Me Delphine CLAMENS citée dans le MIDI LIBRE du 21/05/2017

Me Delphine CLAMENS citée dans le MIDI LIBRE du 21/05/2017

Combats de coqs, suivi de menaces et d’outrages

Sur fond de coucherie extraconjugale, à Frontignan

C’est lui qui le dit. « J’ai un parcours chaotique. Je suis quelqu’un qui s’emporte assez vite depuis que je suis sorti des assises (sic). J’ai perdu la violence physique. Je parle mais j’ai plus aucune, euh… Et quand je me bats, c’est moi qui morfle ! », devise donc le prévenu. Un artisan au passif judiciaire aussi lourd que des fers de geôle. Condamné en assises à la suite d’un vol à main armée, devant la juridiction correctionnelle pour des ports d’armes, et parfois des violences allant de pair, des vols et tentatives, des conduites sans assurance ni permis et sous l’empire de l’alcool. Mais aussi des menaces de mort. Comme celles proférées à des policiers municipaux frontignanais. Appelés dans la nuit de mercredi dernier, alors que deux voisins en étaient venus aux mains pour une histoire de coucherie de l’un avec l’épouse de l’autre. Une explication qui a vite tourné au pugilat, au cours duquel les deux protagonistes se sont mutuellement blessés. Mais lorsque les agents sont arrivés, l’artisan de 46 ans ne s’est pas calmé. Outrages, menaces de mort et rébellion ont suivi. Quid de « cette explosivité », s’enquiert le président Colombet ?

« Après, verbalement, je fais pas attention » «J’essaie de me faire soigner. C’est sûr, l’alcool m’aide pas (il avait 1,54 g d’alcool par litre de sang, NDLR). Mais je bois festivement, je fais pas attention Et quand je m’emporte, mes paroles dépassent ma pensée. C’est imbécile… C’est quelque chose. C’est exceptionnel. Pourquoi tu as fait ça ? Pourquoi je suis monté ? Je sais pas du tout ce qui m’a pris ! », poursuit le quadra. Dont le propos exhale un certain repentir mâtiné à la sincérité.

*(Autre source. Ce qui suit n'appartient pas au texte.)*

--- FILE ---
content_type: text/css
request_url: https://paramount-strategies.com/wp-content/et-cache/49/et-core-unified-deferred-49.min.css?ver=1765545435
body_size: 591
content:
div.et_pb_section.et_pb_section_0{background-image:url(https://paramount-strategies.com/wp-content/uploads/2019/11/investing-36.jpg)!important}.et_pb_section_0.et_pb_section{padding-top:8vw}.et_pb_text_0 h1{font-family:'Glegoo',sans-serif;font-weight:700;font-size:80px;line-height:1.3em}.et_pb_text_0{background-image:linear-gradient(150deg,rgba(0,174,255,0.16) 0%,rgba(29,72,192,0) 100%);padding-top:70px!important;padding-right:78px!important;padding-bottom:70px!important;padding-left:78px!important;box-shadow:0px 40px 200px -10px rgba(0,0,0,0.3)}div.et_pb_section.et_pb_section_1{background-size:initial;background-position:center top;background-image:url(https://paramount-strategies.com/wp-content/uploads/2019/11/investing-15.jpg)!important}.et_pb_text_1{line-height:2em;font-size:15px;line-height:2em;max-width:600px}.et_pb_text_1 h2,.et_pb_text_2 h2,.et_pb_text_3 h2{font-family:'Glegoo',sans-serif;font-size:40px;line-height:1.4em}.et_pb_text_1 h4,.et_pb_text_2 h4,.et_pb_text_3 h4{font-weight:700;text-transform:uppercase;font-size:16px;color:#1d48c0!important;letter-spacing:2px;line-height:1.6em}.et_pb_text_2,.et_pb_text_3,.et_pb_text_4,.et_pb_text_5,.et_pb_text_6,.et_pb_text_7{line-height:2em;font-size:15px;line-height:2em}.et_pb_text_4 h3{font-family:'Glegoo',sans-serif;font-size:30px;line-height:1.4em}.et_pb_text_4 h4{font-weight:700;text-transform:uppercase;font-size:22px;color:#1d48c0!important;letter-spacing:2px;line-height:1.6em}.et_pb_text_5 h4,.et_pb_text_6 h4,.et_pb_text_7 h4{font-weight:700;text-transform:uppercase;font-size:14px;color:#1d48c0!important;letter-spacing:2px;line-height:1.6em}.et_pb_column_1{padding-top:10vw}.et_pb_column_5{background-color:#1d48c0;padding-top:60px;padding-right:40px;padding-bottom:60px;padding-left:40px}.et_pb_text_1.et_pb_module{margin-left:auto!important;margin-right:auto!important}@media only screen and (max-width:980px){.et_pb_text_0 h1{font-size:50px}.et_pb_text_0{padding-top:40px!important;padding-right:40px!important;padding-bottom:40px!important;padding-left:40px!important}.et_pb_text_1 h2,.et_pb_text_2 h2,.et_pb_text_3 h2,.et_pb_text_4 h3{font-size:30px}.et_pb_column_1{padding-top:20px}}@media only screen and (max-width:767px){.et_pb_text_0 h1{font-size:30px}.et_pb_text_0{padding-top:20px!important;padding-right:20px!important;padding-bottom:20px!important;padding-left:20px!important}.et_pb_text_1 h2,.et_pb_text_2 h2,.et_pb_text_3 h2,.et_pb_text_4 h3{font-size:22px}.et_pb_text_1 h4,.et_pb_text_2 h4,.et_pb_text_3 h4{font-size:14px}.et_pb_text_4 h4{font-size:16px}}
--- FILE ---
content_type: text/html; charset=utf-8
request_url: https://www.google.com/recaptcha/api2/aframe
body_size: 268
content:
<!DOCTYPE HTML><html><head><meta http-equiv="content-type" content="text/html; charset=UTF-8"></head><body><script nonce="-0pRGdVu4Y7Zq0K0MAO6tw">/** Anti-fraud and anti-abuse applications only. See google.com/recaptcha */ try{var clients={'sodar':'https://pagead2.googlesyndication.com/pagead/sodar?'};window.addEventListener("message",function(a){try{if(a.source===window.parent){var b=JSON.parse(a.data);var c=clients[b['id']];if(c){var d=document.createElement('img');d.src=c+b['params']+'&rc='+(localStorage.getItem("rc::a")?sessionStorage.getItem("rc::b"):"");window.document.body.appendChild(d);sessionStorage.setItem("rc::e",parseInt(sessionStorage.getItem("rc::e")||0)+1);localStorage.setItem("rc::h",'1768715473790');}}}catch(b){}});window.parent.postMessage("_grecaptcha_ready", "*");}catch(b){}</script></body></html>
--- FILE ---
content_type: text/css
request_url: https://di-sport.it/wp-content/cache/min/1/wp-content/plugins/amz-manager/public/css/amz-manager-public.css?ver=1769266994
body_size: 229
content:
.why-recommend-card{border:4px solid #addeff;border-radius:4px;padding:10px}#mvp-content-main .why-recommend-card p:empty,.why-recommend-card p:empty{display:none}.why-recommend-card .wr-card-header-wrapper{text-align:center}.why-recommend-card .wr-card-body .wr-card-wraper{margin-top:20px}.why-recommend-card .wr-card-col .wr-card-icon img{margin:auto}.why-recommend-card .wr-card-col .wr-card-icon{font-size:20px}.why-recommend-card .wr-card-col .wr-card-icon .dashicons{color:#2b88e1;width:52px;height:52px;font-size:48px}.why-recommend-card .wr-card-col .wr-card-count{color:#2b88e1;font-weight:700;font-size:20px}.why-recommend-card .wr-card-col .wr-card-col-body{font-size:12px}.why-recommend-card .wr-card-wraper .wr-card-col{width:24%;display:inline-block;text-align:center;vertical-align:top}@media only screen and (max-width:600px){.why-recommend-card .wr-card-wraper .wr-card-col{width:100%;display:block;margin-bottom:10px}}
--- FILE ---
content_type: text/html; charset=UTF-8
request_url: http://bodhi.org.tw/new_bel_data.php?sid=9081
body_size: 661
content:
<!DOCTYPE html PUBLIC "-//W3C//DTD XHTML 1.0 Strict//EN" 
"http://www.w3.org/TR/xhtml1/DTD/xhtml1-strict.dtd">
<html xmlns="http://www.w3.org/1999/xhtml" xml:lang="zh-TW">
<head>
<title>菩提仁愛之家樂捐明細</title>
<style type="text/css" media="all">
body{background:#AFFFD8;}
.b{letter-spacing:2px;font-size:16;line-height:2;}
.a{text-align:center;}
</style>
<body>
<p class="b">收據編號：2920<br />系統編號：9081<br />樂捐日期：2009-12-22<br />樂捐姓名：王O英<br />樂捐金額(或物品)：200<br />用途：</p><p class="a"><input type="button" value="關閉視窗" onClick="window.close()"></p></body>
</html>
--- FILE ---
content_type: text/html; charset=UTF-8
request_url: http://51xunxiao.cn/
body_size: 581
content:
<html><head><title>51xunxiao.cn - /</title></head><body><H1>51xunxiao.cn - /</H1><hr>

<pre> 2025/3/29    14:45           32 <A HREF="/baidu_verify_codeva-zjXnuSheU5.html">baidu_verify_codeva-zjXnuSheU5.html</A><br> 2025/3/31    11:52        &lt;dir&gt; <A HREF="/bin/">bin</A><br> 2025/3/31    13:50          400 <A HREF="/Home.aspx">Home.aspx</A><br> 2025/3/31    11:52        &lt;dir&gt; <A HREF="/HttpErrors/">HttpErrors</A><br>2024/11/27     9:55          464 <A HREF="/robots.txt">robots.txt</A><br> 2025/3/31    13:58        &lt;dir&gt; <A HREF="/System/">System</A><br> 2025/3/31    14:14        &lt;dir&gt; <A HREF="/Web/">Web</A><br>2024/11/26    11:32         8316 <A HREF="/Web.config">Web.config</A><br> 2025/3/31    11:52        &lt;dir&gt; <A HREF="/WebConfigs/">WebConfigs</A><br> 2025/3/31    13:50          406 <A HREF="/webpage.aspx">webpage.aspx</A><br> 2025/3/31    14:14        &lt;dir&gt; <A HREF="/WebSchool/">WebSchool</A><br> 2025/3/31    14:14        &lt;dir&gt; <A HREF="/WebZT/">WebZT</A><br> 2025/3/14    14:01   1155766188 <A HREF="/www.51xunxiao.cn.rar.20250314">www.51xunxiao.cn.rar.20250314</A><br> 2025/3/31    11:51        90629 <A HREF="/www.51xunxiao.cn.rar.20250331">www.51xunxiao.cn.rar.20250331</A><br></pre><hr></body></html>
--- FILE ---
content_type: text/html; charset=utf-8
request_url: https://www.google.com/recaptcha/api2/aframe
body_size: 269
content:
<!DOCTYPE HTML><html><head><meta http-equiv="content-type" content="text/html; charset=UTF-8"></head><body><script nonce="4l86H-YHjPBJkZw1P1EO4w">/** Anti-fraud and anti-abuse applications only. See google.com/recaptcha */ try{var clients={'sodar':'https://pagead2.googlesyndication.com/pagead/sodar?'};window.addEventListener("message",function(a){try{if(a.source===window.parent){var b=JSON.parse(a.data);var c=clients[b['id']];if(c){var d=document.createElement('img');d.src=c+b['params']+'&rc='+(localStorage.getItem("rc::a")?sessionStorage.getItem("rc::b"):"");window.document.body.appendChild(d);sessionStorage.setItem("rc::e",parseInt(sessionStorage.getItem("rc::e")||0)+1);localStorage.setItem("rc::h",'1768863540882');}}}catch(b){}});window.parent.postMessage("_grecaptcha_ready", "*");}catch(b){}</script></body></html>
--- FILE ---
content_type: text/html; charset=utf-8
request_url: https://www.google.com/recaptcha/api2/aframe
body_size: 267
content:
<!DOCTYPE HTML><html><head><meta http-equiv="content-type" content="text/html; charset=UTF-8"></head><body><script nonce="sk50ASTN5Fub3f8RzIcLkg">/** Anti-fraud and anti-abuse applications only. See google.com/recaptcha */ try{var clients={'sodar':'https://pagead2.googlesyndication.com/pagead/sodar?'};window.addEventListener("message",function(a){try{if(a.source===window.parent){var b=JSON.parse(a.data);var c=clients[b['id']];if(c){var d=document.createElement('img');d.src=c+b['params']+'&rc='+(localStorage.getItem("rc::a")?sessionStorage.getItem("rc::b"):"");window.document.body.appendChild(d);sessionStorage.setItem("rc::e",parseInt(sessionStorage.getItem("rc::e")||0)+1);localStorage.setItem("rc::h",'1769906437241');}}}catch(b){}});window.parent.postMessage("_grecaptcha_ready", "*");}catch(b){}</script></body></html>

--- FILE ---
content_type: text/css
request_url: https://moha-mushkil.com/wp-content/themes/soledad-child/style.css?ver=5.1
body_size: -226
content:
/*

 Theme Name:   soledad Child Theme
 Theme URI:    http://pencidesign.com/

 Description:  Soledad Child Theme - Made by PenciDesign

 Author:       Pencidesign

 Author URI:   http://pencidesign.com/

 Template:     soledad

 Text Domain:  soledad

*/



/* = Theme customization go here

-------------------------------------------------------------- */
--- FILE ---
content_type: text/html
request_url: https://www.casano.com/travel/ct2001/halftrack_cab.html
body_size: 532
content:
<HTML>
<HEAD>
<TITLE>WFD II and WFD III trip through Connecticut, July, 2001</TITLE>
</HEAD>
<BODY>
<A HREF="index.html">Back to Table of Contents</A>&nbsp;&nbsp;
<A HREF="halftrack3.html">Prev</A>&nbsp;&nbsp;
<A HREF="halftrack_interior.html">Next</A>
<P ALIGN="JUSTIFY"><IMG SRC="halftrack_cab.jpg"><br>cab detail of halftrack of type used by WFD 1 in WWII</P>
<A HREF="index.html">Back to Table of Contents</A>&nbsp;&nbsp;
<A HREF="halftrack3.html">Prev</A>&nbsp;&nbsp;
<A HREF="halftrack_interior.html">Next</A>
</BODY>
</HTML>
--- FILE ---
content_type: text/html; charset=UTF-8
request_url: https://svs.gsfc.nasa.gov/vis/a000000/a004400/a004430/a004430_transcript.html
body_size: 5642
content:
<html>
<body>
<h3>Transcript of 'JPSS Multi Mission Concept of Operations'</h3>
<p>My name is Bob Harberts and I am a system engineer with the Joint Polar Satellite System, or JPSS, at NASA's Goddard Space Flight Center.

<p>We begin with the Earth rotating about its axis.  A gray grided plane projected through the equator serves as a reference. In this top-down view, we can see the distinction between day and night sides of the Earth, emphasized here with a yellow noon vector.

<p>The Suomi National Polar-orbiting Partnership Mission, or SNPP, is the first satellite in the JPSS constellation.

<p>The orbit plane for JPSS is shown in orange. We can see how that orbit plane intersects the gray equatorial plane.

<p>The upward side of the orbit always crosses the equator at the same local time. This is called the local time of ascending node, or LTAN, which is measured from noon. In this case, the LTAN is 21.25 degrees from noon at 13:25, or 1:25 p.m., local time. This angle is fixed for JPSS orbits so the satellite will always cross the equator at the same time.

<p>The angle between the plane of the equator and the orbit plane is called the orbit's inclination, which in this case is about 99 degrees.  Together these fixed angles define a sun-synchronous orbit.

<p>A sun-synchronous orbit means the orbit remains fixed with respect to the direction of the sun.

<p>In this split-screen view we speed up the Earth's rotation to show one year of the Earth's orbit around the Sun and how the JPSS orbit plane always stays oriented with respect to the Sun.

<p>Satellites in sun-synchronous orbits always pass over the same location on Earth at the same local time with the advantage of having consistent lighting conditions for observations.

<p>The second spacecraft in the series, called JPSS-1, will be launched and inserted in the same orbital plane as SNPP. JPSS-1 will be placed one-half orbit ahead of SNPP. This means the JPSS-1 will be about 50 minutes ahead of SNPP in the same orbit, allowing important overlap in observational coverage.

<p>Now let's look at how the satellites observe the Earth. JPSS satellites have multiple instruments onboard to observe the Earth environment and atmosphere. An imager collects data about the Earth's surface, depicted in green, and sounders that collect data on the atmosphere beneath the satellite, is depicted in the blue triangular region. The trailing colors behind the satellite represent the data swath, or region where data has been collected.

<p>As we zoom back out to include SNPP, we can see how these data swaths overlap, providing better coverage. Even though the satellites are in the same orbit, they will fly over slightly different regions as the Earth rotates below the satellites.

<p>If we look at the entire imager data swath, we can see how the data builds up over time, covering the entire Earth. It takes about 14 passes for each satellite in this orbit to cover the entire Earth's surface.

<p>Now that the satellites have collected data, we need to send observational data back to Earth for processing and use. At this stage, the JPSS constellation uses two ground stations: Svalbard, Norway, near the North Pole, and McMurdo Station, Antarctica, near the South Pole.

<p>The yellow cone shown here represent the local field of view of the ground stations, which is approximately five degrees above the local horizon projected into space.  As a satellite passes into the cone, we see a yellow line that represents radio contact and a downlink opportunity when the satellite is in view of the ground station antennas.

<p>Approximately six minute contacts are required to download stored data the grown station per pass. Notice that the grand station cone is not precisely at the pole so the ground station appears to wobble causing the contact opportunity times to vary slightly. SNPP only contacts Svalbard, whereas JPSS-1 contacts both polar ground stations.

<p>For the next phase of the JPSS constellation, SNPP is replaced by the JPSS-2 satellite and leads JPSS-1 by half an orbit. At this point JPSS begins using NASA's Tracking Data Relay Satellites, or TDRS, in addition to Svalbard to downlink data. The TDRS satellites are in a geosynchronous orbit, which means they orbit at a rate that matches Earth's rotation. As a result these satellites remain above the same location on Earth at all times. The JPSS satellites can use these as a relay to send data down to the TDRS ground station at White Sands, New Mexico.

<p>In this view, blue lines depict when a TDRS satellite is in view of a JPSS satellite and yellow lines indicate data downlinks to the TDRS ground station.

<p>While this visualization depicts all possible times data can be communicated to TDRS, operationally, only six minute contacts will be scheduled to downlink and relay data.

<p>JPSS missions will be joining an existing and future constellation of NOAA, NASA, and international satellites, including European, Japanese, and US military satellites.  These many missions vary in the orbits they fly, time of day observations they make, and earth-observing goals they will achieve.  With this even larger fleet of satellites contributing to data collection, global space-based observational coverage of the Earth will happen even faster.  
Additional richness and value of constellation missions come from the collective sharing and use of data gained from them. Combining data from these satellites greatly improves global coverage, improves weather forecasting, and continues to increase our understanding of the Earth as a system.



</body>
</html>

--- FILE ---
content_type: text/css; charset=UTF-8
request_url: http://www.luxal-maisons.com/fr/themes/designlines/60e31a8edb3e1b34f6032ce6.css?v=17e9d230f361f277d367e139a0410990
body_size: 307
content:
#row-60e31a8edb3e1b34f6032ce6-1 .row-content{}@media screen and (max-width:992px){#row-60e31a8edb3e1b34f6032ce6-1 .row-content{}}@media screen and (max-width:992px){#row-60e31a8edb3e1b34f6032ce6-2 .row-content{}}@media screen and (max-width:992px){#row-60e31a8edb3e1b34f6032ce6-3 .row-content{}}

Pas de quoi satisfaire l’avocate des policiers municipaux agressés. Et Me CLAMENS de le dire : « Il a passé la moitié de sa vie en détention. C’est un homme violent connu à Frontignan. » L’auxiliaire rappelant qu’à son arrivée aux urgences, il avait également agressé le personnel soignant. Il y a enfin ces autres menaces de mort proférées à l’endroit de l’épouse et des enfants de l’un des policiers.

« Ils se sont tellement donné de coups qu’il y a eu des blessures assez sérieuses », rappelle en suivant le représentant du parquet. Lequel requiert huit mois, dont quatre assortis d’un sursis et d’une nécessaire mise à l’épreuve. Saris demander le placement sous écrou de l’intéressé.

« Pour moi, cela s’appelle des violences avec arme ! » « Il mérite d’être sanctionné mais aussi de rentrer chez lui et de se remettre au travail », estime Me Mendel en défense. Puis le pénaliste d’évoquer le fait que le con­tradicteur de son client, qui a frappé ce dernier en lui fracassant un pot de fleurs sur la tête, n’a pas été inquiété. « Pour moi, cela s’appelle des violences avec arme ! » Un délibéré plus tard, son client a été condamné à dix mois d’embastillement, intégralement assortis d’un sursis.